Carmelo Barbagallo, segretario generale della Uil, ha detto di non volersi pronunciare “sulle minacce di rottura di Confindustria”. Tuttavia, “dopo il nostro ultimo incontro, ci siamo lasciati con l'idea di ragionare insieme sul modello contrattuale e contemporaneamente di portare a compimento i contratti in corso. Però non è questo il segnale che Confindustria ci ha mandato”. “Dopo questo segnale - ha affermato Barbagallo - alcune categorie hanno visto bloccate le loro trattative. Ma se non si riprende la contrattazione, i problemi di questo paese peggioreranno. Abbiamo oltre 7 milioni di lavoratori che aspettano di rinnovare il proprio contratto entro l'anno”.
Per Annamaria Furlan, segretario generale della Cisl, le immagini di Air France (l'aggressione ai manager da parte dei dipendenti a rischio licenziamento, ndr) mostrano chiaramente “cosa significa l'indebolimento del sindacato, l'indebolimento della sua capacità di mediazione e contrattazione”. Per questo ha ammonito: “L'alternativa al sindacato confederale è quella roba lì. È chiaro cosa succede quando non ci sono la contrattazione e la rappresentanza. Il sindacato confederale – prosegue Furlan - è forte quando contratta. La contrattazione è il cuore dell'agire della rappresentanza sindacale. È attraverso quella che garantiamo potere d'acquisto, la qualità del lavoro, la sicurezza e il diritto alla formazione”.
In Italia “siamo in un momento davvero delicato – ha spiegato Furlan -. Oggi il tema è se le nuove relazioni industriali e il nuovo modello contrattuale fanno parte delle scelte di libero confronto e contrattazione tra le parti sociali, o se altri soggetti si devono sostituire a questo”. Ma la segretaria Cisl non ha dubbi: “Le parti sociali si devono assumere fino in fondo la responsabilità di disegnare un nuovo modello di contrattazione e relazioni industriali, e nessuno si può sottrarre a questo: è un fardello che dobbiamo portare”.

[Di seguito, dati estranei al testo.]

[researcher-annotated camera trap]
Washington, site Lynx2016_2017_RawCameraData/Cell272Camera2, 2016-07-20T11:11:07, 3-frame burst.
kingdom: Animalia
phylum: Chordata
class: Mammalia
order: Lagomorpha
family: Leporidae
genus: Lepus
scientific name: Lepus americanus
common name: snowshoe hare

A proposito della chiusura del confronto sulla riforma contrattuale decisa dal presidente di Confindustria, Giorgio Squinzi, per Furlan “ci vuole buon senso”,bisogna che le parti si mettano “intorno al tavolo”, occorre riprendere “immediatamente il confronto con Confindustria”, è necessario “il massimo sforzo per definire il modello contrattuale e di relazioni industriali”. Perché l'alternativa, il salario minimo per legge, “è la fine del contratto nazionale”. Ma per la Cisl “si difende il contratto nazionale cambiando il modello, non aprendo praterie sul salario minimo per legge. Dobbiamo chiederci come rappresentare quel 15% di lavoratori che sono fuori dai contratti nazionali. Ma la produttività – prosegue Furlan - si contratta in azienda, con la contrattazione di secondo livello”. E lancia una proposta: “Nella futura legge di stabilità deve ricomparire la detassazione degli aumenti salariali di secondo livello”.
Anche il numero uno della Ces, Luca Visentini, ha detto cose importanti e in chiave europea sul tema della contrattazione: “In Europa, laddove le associazioni dei datori di lavoro hanno favorito lo smantellamento della contrattazione nazionale hanno perso fortemente in termini di rappresentanza. A cominciare dalla Germania, dove la metà delle aziende sono uscite dalla Confindustria e ormai fanno solo contrattazione aziendale”. E, infine: “I dati Eurostat confermano che un sistema forte di relazioni industriali, una forte contrattazione e il valore erga omnes dei contratti fanno crescere competitività e produttività nelle aziende”. Ne terranno conto Squinzi e Confindustria?